For the most part, the closest Americans get to body painting from day to day is doing a Kardashian-branded full-body contour or an artfully precise cut-crease eye makeup. But body painting has been around for thousands of years. “Body-painting began long before humans began to wear clothes,” study author and University of Lund zoologist Susanne Åkesson said in a press release. “There are archaeological finds that include markings on the walls of caves where Neanderthals lived. They suggest that they had been body-painted with earth pigments such as ochre.”

And, of course, body painting has remained relevant in many cultures in more recent history. Some communities of indigenous Australian people, for example, paint their bodies as part of traditions related to religion, family, and social structure. And as pest and parasite populations boom and expand their range with climate change, more and more people will have to worry about protecting themselves from these bugs and the diseases they carry.
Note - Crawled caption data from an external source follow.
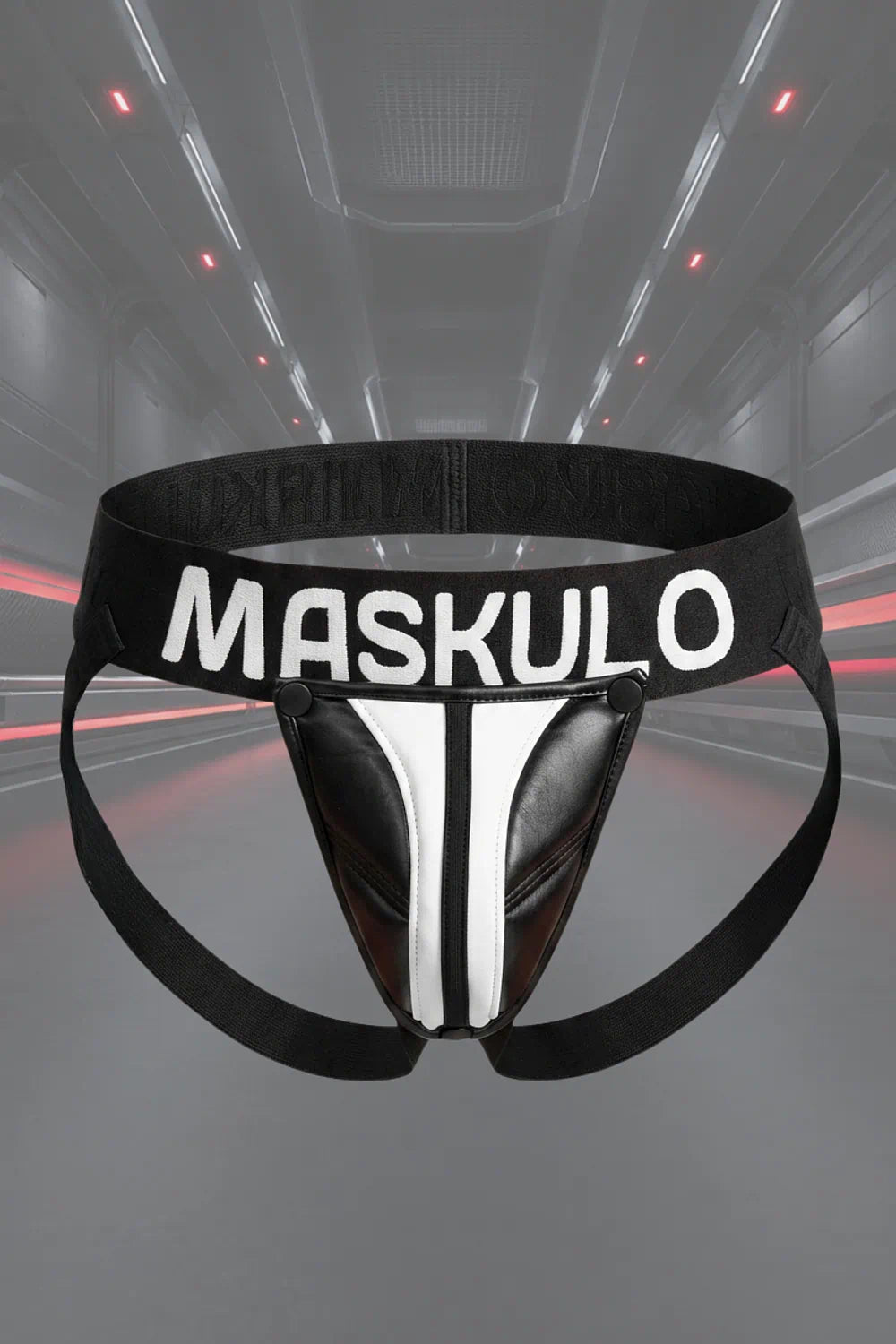 Alton Armoplex Jockstrap - White | SHIPPING 2026-08-05 - Maskulo - MJS145-Y1- Maskulo EU Global Online Store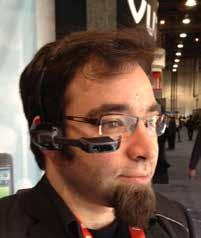 Oculus Rift erstes VR HMD für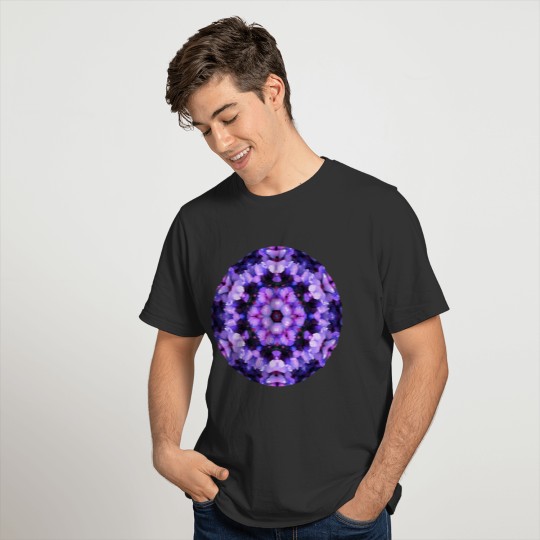Crystal Essence Mandala T-shirt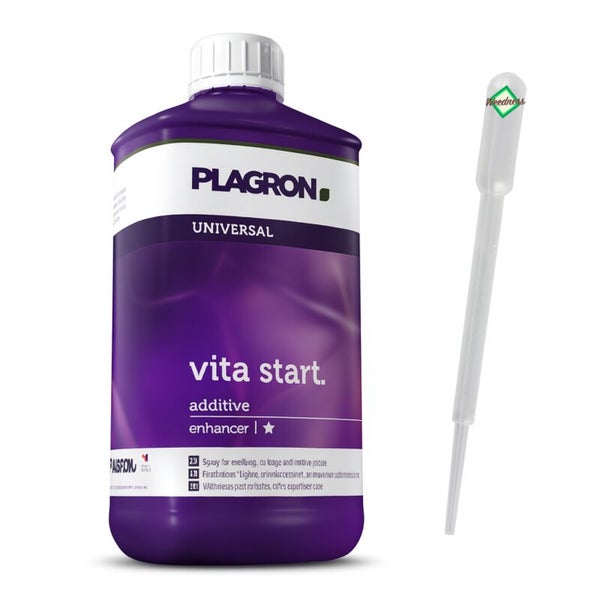 Plagron Vita Start Zusatzstoff Flasche mit Pipette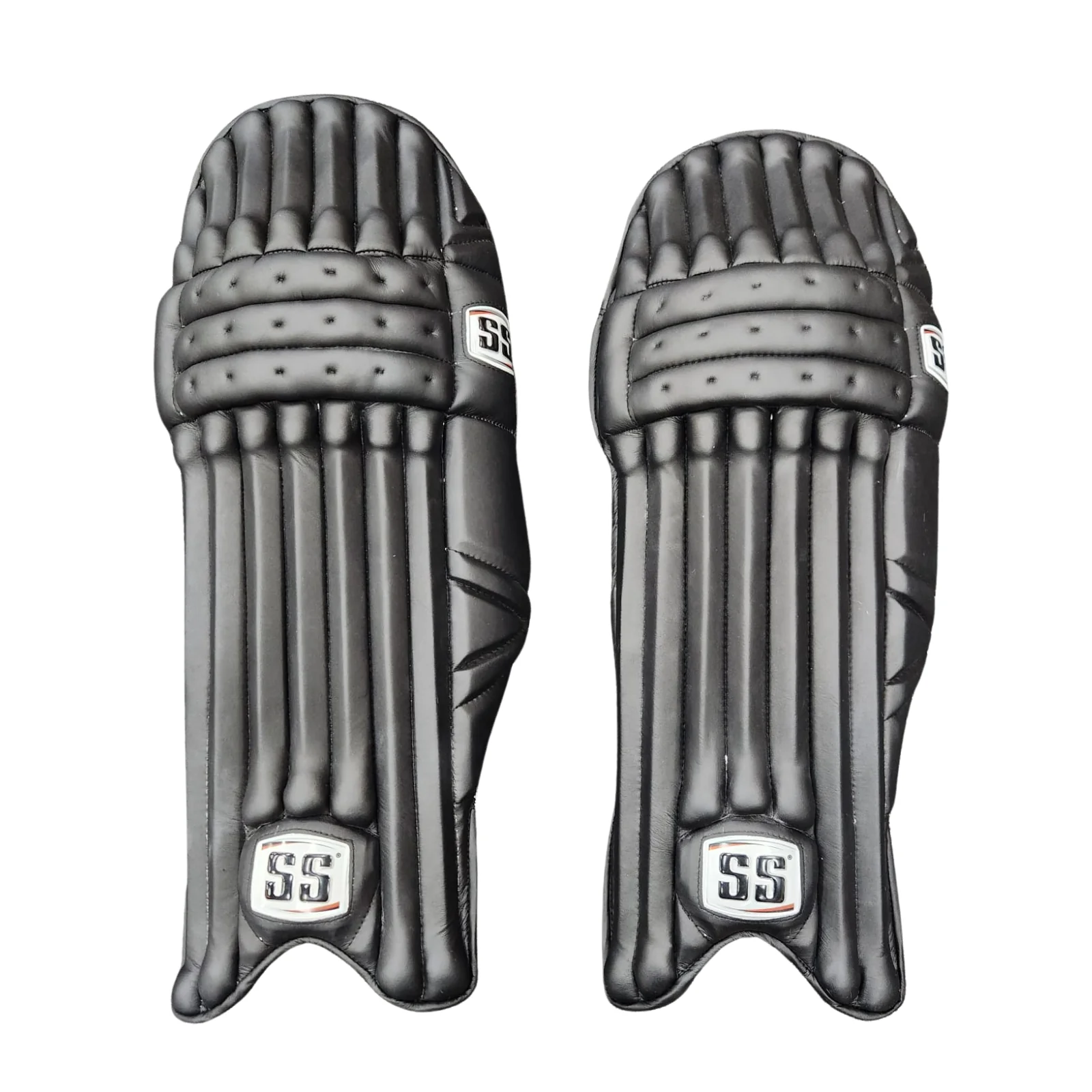 SS Test Opener Cricket Batting Pad - Youth Black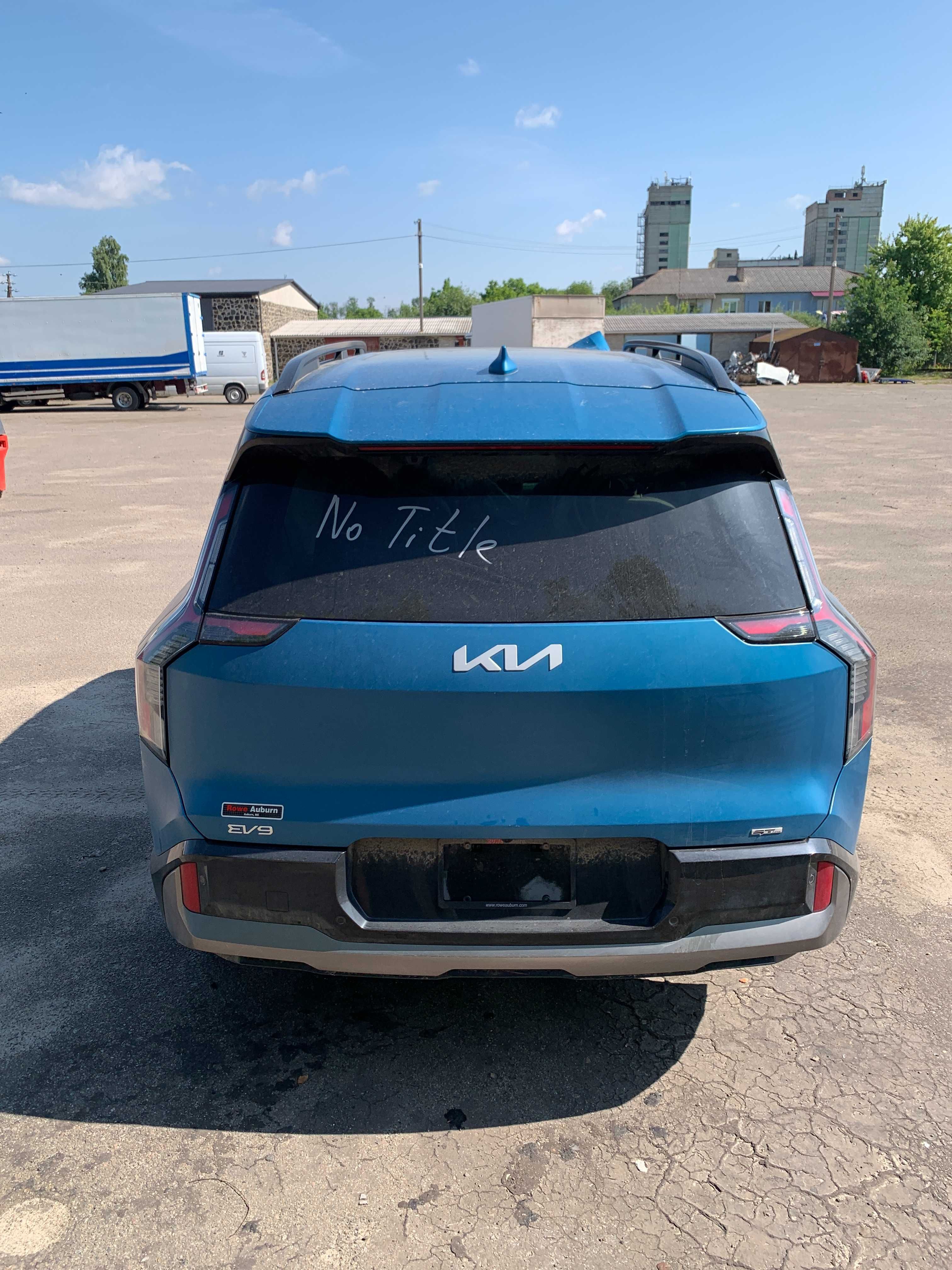 Авторозборка KIA EV9 запчастини Киа ЕВ9 Розборка KIA EV9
But the team’s methods leave something to be desired. As entomologist Phil Torres put it on Twitter: “Cool idea, some problems here.” Specifically, Torres wrote, “this study is solely based upon three sticky mannequins in a field in Hungary… it could use some replication to say the least.”

Sure, this study is a great (and entertaining) jumping-off point, but it’ll take a lot more mannequins, paint, mouse trap glue, and eventually real living subjects to say for sure how body paint can repel and attract bloodthirsty insects to human skin.